TASK DIRECTIONS: Line by line, print the records exactly as they are, dropping the pictures.
•••
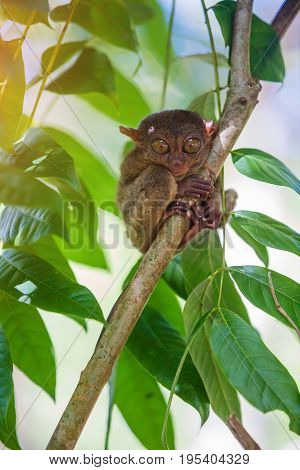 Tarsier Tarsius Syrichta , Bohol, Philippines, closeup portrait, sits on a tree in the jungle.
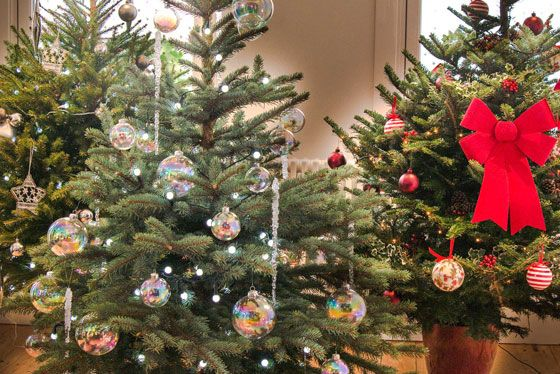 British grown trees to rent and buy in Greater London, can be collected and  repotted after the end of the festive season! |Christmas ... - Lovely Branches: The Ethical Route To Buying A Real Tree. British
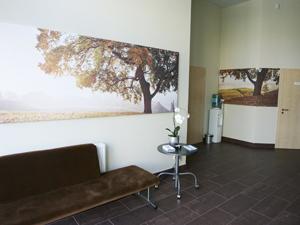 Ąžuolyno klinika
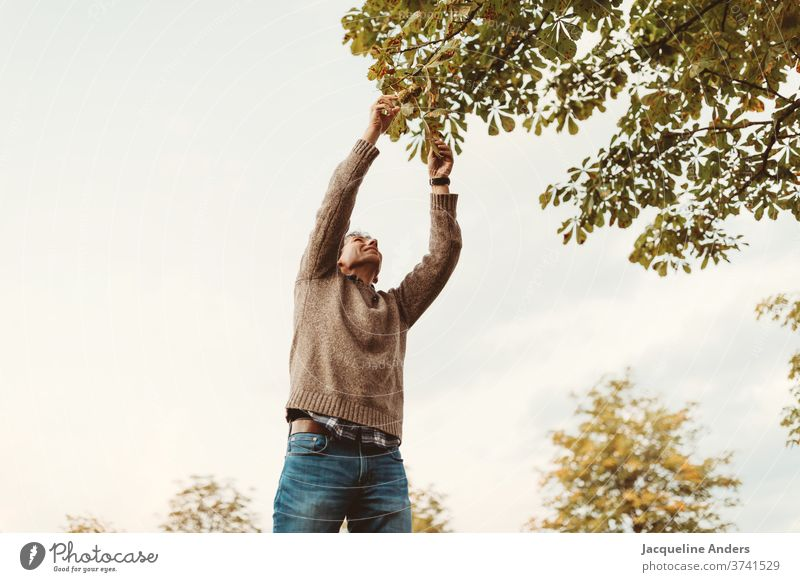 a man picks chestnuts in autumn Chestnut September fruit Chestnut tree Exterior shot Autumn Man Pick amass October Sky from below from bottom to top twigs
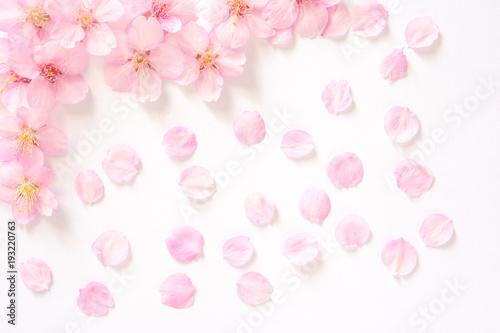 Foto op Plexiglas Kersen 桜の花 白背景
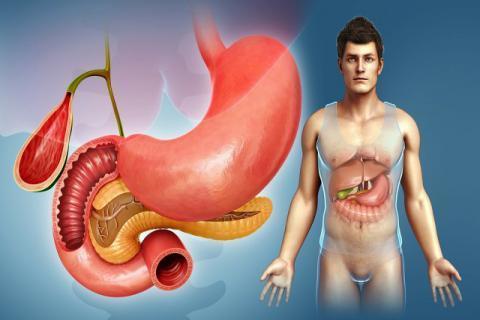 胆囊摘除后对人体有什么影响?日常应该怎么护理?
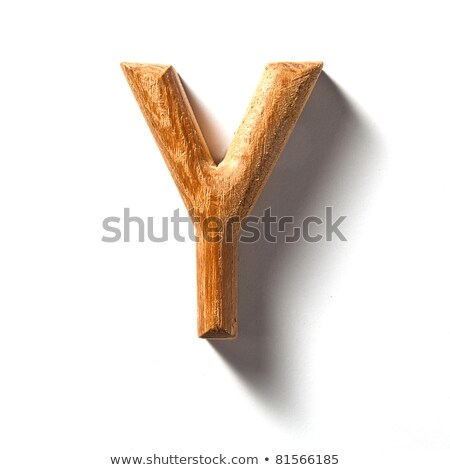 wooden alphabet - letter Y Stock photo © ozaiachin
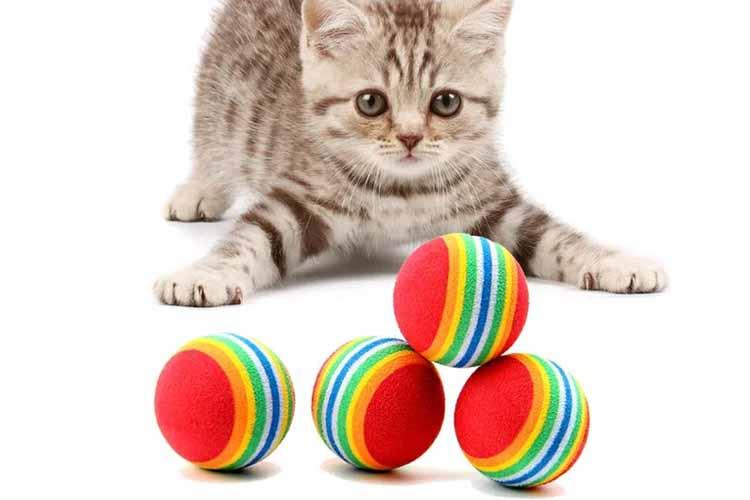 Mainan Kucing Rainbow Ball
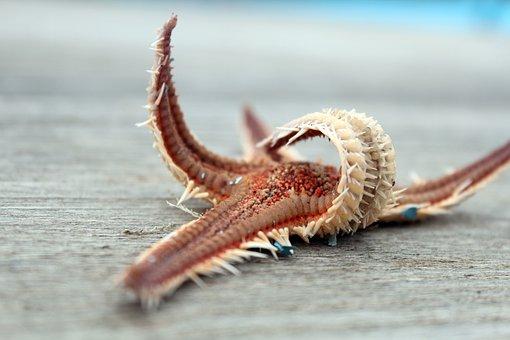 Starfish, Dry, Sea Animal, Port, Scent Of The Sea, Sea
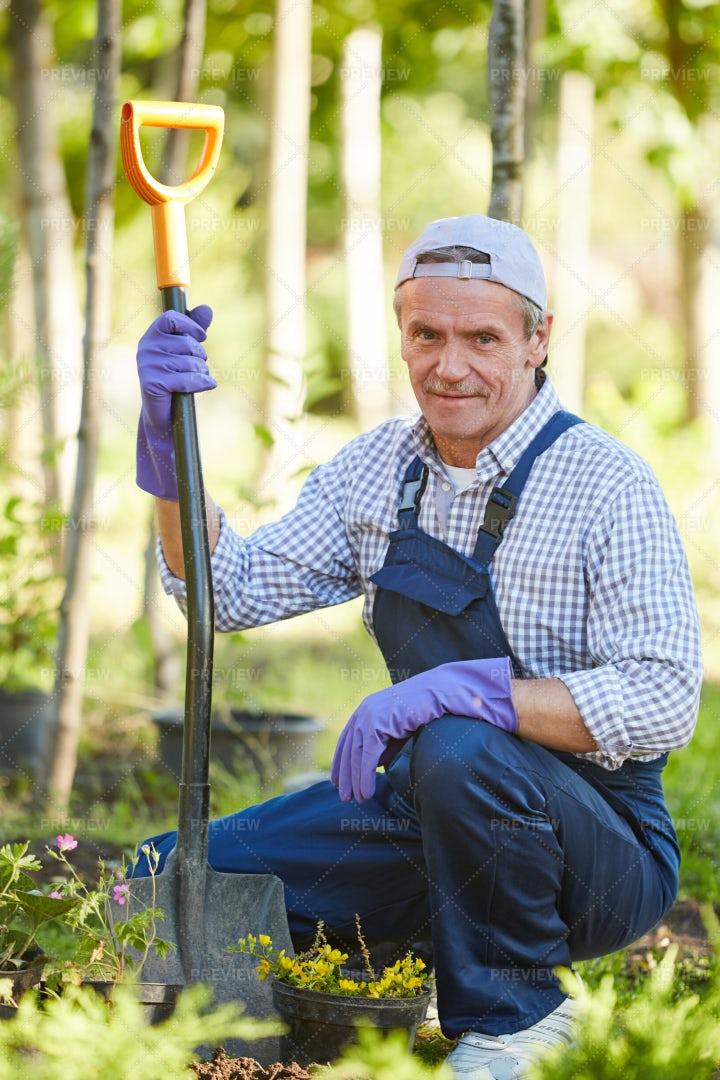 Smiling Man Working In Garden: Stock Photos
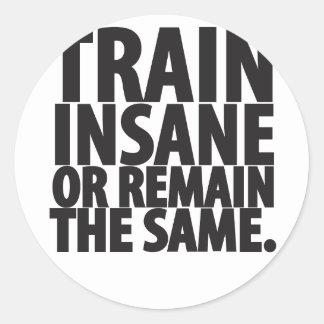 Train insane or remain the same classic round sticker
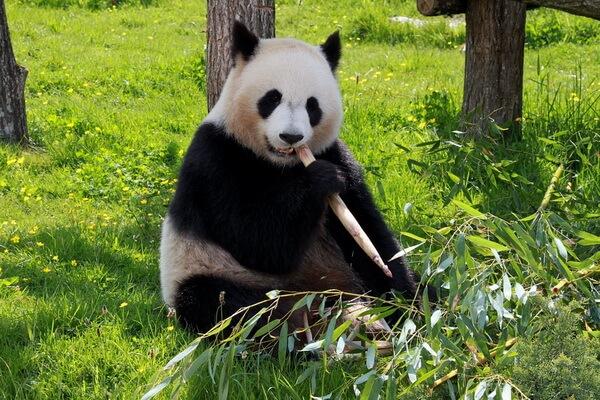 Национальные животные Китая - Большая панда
•••
RESPONSE TO THE EXERCISE:
 Tarsier Tarsius Syrichta , Bohol, Philippines, closeup portrait, sits on a tree in the jungle.
 British grown trees to rent and buy in Greater London, can be collected and  repotted after the end of the festive season! |Christmas ... - Lovely Branches: The Ethical Route To Buying A Real Tree. British
 Ąžuolyno klinika
 a man picks chestnuts in autumn Chestnut September fruit Chestnut tree Exterior shot Autumn Man Pick amass October Sky from below from bottom to top twigs
 Foto op Plexiglas Kersen 桜の花 白背景
 胆囊摘除后对人体有什么影响?日常应该怎么护理?
 wooden alphabet - letter Y Stock photo © ozaiachin
 Mainan Kucing Rainbow Ball
 Starfish, Dry, Sea Animal, Port, Scent Of The Sea, Sea
 Smiling Man Working In Garden: Stock Photos
 Train insane or remain the same classic round sticker
 Национальные животные Китая - Большая панда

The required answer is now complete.